At the end of the third quarter, the U.S. Northeast, which is Cablevision's main operating region, was hit by Sandy, which caused widespread flooding and power outages that disrupted cable and telephone services.
Its shares fell 8.4 percent, or $1.39, to $14.09 in Thursday morning trading.
Cablevision had promised to give customers a rebate for their time without cable service. The company said on Thursday it paid out $33.2 million in credits and that its consolidated adjusted operating cash flow decreased about $110 million because of storm costs.

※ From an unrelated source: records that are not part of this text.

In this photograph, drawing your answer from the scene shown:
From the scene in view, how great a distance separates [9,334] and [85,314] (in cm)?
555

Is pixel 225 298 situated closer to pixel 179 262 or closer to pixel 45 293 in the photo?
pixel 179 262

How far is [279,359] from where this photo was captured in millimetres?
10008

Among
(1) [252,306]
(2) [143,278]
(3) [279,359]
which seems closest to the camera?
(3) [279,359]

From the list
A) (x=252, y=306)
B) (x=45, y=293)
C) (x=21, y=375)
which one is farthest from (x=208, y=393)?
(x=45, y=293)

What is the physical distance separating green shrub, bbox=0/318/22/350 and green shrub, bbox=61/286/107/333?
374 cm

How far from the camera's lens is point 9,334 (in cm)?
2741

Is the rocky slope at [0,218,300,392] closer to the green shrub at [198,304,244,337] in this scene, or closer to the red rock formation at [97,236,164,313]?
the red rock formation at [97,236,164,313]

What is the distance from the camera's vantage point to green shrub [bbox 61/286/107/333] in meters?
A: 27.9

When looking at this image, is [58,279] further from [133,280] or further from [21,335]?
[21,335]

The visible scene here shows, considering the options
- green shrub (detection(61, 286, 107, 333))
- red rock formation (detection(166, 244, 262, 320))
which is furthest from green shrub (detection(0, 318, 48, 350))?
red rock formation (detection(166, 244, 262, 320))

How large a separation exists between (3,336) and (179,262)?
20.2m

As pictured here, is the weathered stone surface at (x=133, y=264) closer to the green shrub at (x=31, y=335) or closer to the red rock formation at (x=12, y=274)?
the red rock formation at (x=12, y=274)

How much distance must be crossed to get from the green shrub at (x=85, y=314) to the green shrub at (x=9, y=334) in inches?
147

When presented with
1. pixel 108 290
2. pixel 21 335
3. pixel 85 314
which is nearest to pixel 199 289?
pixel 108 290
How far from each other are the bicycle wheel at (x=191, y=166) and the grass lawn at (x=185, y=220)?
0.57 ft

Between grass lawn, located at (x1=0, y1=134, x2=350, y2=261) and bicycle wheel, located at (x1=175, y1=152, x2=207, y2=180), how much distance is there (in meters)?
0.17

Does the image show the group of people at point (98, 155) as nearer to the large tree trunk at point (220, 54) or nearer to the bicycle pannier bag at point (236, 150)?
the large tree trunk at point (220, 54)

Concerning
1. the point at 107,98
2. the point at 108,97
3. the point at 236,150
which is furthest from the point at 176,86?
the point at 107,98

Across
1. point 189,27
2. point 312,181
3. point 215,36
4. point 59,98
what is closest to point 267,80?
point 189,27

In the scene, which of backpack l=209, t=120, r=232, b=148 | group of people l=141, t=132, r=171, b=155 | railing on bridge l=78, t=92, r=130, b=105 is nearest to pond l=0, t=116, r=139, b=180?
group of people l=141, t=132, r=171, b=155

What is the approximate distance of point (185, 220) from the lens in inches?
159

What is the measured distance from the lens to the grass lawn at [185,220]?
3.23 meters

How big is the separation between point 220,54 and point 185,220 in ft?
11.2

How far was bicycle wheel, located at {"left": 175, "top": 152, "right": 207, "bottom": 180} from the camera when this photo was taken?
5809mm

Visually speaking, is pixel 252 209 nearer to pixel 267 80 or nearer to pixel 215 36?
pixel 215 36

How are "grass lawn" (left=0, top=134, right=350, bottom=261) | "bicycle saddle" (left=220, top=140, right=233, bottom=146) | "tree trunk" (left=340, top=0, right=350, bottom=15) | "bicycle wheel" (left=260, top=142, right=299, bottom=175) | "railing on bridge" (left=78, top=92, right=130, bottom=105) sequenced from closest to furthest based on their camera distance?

"The enormous challenges of Superstorm Sandy had a strong negative impact on our fourth-quarter results," Cablevision's Chief Executive James Dolan said.
Cablevision said it lost 50,000 net video subscribers in the quarter, much higher than a loss of 12,000 that Wall Street analysts were expecting, said Brean Capital analyst Todd Mitchell.
"The subscriber impact clearly seems be more extreme than expected," Mitchell said.
The cable provider still posted higher quarterly net income, due to a $200 million payment from Dish Network Corp (DISH.O) it received as part of a legal settlement. In October, Dish, the second-largest U.S. satellite operator settled a 4-year-old breach-of-contract lawsuit with Cablevision and AMC Networks over a joint HD channel venture called "Voom HD." Dish agreed to pay $700 million in cash to the two New York-based companies, which are both controlled by the Dolan family.
The cable service provider on Thursday posted net income for the fourth quarter of $116 million, or 45 cents per share, compared with net income of $60 million, or 22 cents per share in the fourth quarter a year ago.
Revenue fell to $1.66 billion from $1.69 billion a year earlier, just missing Wall Street expectations of $1.68 billion, according to Thomson Reuters I/B/E/S.